Prompt —
Take the lines below beginning at the line that has "body_size: 267" and stopping after the line that has "Anti-fraud and anti-abuse", and print them exactly as they are, with no other lines.

Dataset content —
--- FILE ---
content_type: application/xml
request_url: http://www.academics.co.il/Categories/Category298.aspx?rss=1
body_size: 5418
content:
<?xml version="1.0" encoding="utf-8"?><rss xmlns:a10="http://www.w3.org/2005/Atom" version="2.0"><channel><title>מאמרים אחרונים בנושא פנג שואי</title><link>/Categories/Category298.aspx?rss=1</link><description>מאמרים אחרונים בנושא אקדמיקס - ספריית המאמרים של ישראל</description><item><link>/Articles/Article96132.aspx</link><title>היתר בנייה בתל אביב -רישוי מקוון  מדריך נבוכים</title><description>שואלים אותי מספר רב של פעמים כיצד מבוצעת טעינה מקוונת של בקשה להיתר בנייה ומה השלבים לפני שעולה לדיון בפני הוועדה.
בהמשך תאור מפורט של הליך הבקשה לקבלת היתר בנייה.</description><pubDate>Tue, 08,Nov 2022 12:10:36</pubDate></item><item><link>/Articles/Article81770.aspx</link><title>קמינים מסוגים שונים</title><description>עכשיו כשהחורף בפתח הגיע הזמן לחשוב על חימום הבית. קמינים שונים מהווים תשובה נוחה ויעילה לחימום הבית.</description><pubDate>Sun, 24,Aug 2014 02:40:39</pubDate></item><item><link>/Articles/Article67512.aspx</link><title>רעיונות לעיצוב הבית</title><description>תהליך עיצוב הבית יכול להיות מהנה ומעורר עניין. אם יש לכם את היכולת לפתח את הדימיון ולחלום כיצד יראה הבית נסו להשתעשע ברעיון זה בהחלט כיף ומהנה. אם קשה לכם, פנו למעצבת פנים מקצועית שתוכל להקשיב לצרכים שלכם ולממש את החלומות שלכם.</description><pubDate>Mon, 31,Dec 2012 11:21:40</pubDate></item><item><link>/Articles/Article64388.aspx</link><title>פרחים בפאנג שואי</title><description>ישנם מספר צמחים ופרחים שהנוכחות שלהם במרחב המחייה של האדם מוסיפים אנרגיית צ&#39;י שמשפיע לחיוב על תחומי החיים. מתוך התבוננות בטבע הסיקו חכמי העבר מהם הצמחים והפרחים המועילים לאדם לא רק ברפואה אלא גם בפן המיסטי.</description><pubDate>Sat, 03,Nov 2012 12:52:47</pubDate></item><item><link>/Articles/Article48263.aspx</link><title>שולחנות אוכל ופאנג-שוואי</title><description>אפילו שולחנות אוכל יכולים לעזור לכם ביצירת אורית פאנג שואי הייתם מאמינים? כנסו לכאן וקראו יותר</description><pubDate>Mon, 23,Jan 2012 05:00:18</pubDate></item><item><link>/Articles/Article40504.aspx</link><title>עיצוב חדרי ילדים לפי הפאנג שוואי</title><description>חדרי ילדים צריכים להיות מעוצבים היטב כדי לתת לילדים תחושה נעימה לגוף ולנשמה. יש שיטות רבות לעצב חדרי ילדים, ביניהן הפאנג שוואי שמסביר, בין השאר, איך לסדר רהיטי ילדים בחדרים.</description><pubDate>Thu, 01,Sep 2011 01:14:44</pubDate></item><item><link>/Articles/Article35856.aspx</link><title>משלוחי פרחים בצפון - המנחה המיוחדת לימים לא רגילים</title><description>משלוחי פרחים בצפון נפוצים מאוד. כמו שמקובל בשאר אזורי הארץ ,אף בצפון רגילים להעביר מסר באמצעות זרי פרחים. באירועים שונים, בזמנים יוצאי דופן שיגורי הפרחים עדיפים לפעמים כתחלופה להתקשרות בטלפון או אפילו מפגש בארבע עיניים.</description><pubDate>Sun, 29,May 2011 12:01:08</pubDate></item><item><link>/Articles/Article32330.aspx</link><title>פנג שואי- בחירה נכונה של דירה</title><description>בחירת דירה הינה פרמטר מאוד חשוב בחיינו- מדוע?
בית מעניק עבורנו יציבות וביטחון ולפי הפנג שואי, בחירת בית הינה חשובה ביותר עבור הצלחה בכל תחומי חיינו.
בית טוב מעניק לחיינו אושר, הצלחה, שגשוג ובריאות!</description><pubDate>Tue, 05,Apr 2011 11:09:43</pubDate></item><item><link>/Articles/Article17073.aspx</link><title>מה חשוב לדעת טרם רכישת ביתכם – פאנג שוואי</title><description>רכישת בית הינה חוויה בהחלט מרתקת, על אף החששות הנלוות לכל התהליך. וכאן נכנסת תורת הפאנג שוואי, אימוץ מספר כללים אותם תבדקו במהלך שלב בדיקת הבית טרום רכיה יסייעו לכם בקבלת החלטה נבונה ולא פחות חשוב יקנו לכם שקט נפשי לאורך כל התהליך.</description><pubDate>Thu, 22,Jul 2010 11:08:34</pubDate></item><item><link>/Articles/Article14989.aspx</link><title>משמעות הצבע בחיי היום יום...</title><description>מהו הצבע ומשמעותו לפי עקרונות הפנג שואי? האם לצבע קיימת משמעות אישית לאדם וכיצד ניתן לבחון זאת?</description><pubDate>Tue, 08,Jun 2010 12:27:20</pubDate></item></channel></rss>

--

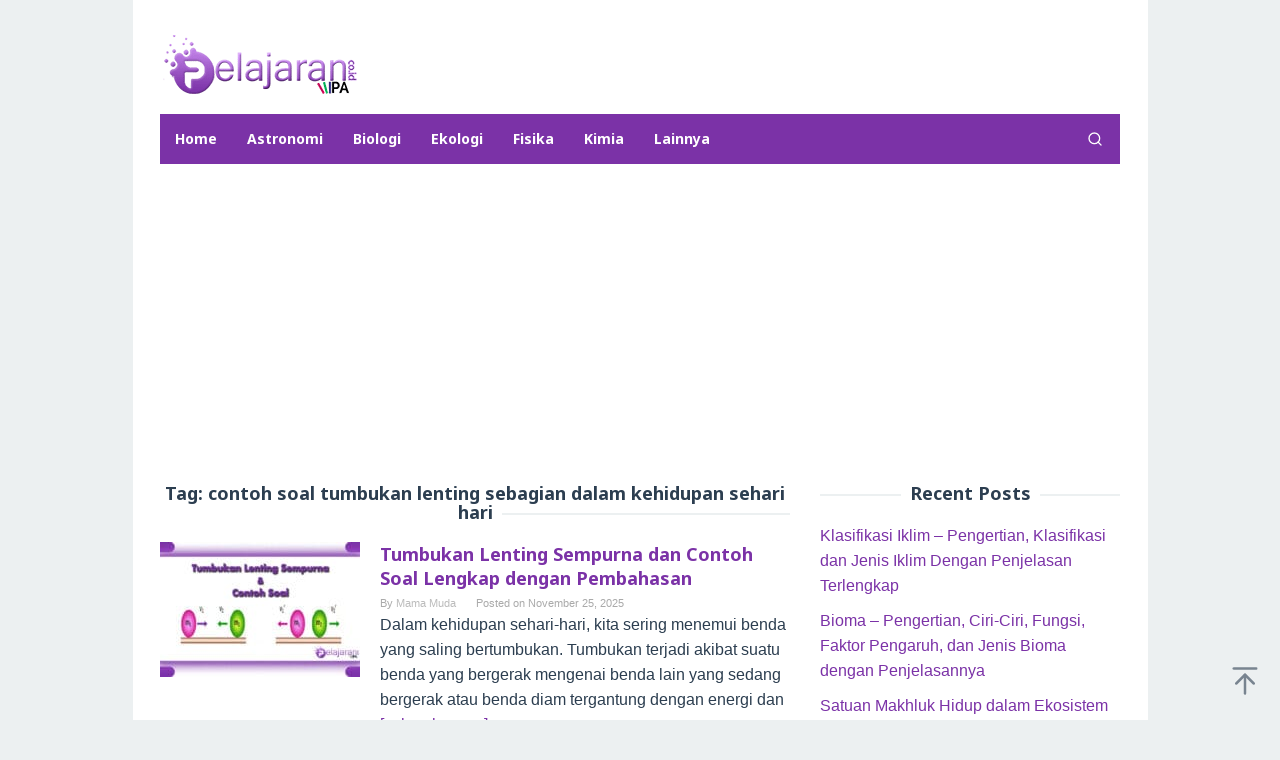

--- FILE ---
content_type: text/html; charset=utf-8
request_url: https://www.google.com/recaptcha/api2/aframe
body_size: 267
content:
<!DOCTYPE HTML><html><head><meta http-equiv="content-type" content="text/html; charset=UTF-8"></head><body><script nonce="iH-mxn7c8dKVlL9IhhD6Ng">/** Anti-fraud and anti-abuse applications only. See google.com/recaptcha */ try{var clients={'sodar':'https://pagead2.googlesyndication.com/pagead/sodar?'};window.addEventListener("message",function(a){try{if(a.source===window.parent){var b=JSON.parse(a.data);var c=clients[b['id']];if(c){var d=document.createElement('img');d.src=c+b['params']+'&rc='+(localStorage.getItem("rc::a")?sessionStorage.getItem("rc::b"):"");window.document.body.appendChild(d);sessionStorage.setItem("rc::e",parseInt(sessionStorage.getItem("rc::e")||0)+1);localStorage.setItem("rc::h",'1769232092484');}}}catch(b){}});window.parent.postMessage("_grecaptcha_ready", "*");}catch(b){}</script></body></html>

Solution for this task —
body_size: 267
content:
<!DOCTYPE HTML><html><head><meta http-equiv="content-type" content="text/html; charset=UTF-8"></head><body><script nonce="iH-mxn7c8dKVlL9IhhD6Ng">/** Anti-fraud and anti-abuse applications only. See google.com/recaptcha */ try{var clients={'sodar':'https://pagead2.googlesyndication.com/pagead/sodar?'};window.addEventListener("message",function(a){try{if(a.source===window.parent){var b=JSON.parse(a.data);var c=clients[b['id']];if(c){var d=document.createElement('img');d.src=c+b['params']+'&rc='+(localStorage.getItem("rc::a")?sessionStorage.getItem("rc::b"):"");window.document.body.appendChild(d);sessionStorage.setItem("rc::e",parseInt(sessionStorage.getItem("rc::e")||0)+1);localStorage.setItem("rc::h",'1769232092484');}}}catch(b){}});window.parent.postMessage("_grecaptcha_ready", "*");}catch(b){}</script></body></html>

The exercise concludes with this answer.